Notice the similarity to Zach Tellman’s thesis in his ongoing newsletter:

Software development can be reduced to a single, iterative action. Almost everything we do in the course of a day — the pull requests, the meetings, the whiteboard diagrams, the hallway conversations — is an explanation. Our job is to explain, over and over, the meaning of our software.

We must tell a story about what our software is, and what it’s expected to become. When understanding software, we tell that story to ourselves. When changing software, we tell that story to others. Software which is complex takes a long time to explain.

A more conventional way to define the software design activity is in terms of minimizing complexity. If we acknowledge that reducing ambiguity, obscurity, unknown unknowns, and cognitive load—all of them forms of removing complexity—also enables better understanding and easier explanations, then we should conclude that both models are compatible, if not equivalent.

4. Postscript

The theory-building view explains why TEAM couldn’t take ownership of SVC. When X10 left the company, taking the development context—the mental model—with her, the system deteriorated. In Naur’s terms, while still operational, the system was dead:

The building of the program is the same as the building of the theory of it by the team of programmers. During the program life a programmer team possessing its theory remains in active control of the program, and in particular retains control over all modifications. The death of a program happens when the programmer team possessing its theory is dissolved. A dead program may continue to be used for execution in a computer and to produce useful results. The actual state of death becomes visible when demands for modifications of the program cannot be intelligently answered. Revival of a program is the rebuilding of its theory by a new programmer team.

TEAM ’s duty, then, is to revive the system by building a new theory of it. But reconstructing the model while keeping the system operational is a slow and difficult process—a hard sell for an organization convinced that development has just finished. Naur goes as far as saying that program revival, from code and documentation alone, is impossible. The program should preferably be discarded, and the new team should be given the opportunity to resolve the problem from scratch.
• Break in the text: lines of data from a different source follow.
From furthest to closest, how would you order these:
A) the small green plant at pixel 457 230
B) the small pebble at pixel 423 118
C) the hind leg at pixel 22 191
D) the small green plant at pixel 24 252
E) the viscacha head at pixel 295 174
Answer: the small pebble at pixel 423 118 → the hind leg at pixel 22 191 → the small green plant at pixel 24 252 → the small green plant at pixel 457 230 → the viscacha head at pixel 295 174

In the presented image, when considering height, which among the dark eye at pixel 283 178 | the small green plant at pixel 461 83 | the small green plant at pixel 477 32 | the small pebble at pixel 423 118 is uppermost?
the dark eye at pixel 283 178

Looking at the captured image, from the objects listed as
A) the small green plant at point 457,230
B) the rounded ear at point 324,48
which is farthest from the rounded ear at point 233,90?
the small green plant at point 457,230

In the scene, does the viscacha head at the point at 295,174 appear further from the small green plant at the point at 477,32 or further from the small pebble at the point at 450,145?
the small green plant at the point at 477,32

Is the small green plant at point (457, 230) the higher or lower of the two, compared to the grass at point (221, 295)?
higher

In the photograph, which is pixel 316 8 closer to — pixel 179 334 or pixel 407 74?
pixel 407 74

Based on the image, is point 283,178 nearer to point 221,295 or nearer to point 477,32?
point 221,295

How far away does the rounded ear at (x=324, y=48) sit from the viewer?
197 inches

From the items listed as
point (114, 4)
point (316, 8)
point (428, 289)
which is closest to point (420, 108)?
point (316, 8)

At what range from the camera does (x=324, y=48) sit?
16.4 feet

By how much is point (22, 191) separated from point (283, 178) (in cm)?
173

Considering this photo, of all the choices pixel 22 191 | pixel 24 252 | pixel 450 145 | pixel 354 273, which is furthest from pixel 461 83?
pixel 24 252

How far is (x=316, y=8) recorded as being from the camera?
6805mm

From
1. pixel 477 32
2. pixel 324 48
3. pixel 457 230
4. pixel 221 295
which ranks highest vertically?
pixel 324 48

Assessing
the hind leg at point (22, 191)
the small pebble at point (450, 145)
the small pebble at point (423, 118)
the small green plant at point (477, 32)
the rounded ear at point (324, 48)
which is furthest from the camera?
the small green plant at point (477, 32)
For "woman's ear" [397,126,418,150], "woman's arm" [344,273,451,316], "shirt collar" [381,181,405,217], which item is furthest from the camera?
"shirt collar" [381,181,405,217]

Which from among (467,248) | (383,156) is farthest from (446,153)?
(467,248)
With three extra decades of hindsight, I tend to disagree. Revival is very hard, yes, but I’ve seen it happen. It may require that the new team ultimately rewrite every line of the original, one at a time. And I’ve seen fresh starts fail more consistently than that2.

Knowing that revival is a plausible future need has powerful consequences for our work. To approach it correctly, we should mind the people that one day will have to take the project out of its coma: in the style of the code and the structure of the system, but also in its paratexts—comments, docstrings, READMEs, Pull Requests, commit messages, Jira tickets, and Confluence pages.

Granted, my story was an all-too-perfect illustration of Naur’s thesis. I can’t prove it, but I suspect that we could benefit from accepting his theory as a law: the ultimate goal of software design should be (organizational) knowledge building.

So the next time you choose a name, or structure a project, or ponder whether to write or omit a certain comment, rather than thinking in terms of the burden on future maintainers, think: how much will this decision affect—how much will it help or hinder—their building of a mental model of the system, of the business, of the world.

Footnotes

  1. A misconception similarly made by those who intend to replace programmers with statistical models.

  2. In my experience, developers advocate for greenfield rewrites to escape the operational annoyances of production systems. They, too, fall in the trap of assuming that clean code is the hard part of software development. Even in the unlikely case that they produce a replacement matching or improving on the original system, they won’t stick around to run it in production when development slows down. What is left is another stillborn like SVC.